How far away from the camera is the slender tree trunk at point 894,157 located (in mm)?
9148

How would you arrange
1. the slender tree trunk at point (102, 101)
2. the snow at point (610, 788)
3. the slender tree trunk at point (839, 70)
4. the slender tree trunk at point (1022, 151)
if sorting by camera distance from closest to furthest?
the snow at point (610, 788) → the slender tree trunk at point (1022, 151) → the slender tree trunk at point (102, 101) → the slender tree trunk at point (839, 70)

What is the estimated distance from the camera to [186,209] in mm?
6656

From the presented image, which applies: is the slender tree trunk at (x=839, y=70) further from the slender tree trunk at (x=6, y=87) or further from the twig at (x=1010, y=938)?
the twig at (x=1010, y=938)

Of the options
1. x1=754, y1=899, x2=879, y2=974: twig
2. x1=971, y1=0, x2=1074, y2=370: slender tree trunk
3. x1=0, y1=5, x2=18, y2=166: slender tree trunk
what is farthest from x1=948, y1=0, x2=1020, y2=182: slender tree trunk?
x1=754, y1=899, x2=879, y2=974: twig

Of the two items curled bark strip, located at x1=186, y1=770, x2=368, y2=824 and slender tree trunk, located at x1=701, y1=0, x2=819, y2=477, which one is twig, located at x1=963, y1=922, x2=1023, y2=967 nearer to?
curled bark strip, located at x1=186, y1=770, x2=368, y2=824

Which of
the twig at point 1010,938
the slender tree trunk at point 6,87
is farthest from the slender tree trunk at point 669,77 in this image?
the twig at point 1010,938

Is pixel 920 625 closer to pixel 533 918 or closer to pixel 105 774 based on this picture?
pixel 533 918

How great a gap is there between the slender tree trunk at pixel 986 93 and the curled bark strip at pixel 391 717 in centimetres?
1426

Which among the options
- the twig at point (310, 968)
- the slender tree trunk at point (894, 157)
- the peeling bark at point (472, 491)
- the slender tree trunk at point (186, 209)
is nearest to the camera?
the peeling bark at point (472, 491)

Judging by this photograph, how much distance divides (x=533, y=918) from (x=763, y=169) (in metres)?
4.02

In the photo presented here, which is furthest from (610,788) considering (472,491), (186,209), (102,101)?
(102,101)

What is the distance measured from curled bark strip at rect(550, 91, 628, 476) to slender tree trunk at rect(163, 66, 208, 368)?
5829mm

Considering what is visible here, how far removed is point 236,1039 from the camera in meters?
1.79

▬▬▬▬▬▬▬▬▬▬

### Deine Aufgabe
Schreib die komplette Auflistung oben Zeile für Zeile ab, ohne auch nur ein Zeichen zu ändern.

### Endergebnis
How far away from the camera is the slender tree trunk at point 894,157 located (in mm)?
9148

How would you arrange
1. the slender tree trunk at point (102, 101)
2. the snow at point (610, 788)
3. the slender tree trunk at point (839, 70)
4. the slender tree trunk at point (1022, 151)
if sorting by camera distance from closest to furthest?
the snow at point (610, 788) → the slender tree trunk at point (1022, 151) → the slender tree trunk at point (102, 101) → the slender tree trunk at point (839, 70)

What is the estimated distance from the camera to [186,209] in mm?
6656

From the presented image, which applies: is the slender tree trunk at (x=839, y=70) further from the slender tree trunk at (x=6, y=87) or further from the twig at (x=1010, y=938)?
the twig at (x=1010, y=938)

Of the options
1. x1=754, y1=899, x2=879, y2=974: twig
2. x1=971, y1=0, x2=1074, y2=370: slender tree trunk
3. x1=0, y1=5, x2=18, y2=166: slender tree trunk
what is farthest from x1=948, y1=0, x2=1020, y2=182: slender tree trunk?
x1=754, y1=899, x2=879, y2=974: twig

Of the two items curled bark strip, located at x1=186, y1=770, x2=368, y2=824 and slender tree trunk, located at x1=701, y1=0, x2=819, y2=477, which one is twig, located at x1=963, y1=922, x2=1023, y2=967 nearer to?
curled bark strip, located at x1=186, y1=770, x2=368, y2=824

Which of
the twig at point 1010,938
the slender tree trunk at point 6,87
is farthest from the slender tree trunk at point 669,77 in this image?
the twig at point 1010,938

Is pixel 920 625 closer to pixel 533 918 or closer to pixel 105 774 based on this picture?
pixel 533 918

How great a gap is there between the slender tree trunk at pixel 986 93 and the curled bark strip at pixel 391 717 in centimetres?
1426

Which among the options
- the twig at point (310, 968)
- the slender tree trunk at point (894, 157)
- the peeling bark at point (472, 491)
- the slender tree trunk at point (186, 209)
is nearest to the camera?
the peeling bark at point (472, 491)

Judging by this photograph, how much distance divides (x=533, y=918) from (x=763, y=169) (in metres)?
4.02

In the photo presented here, which is furthest from (610,788) considering (472,491), (186,209), (102,101)?
(102,101)

What is the distance measured from curled bark strip at rect(550, 91, 628, 476) to slender tree trunk at rect(163, 66, 208, 368)?
5829mm

Considering what is visible here, how far removed is point 236,1039 from the camera in meters?
1.79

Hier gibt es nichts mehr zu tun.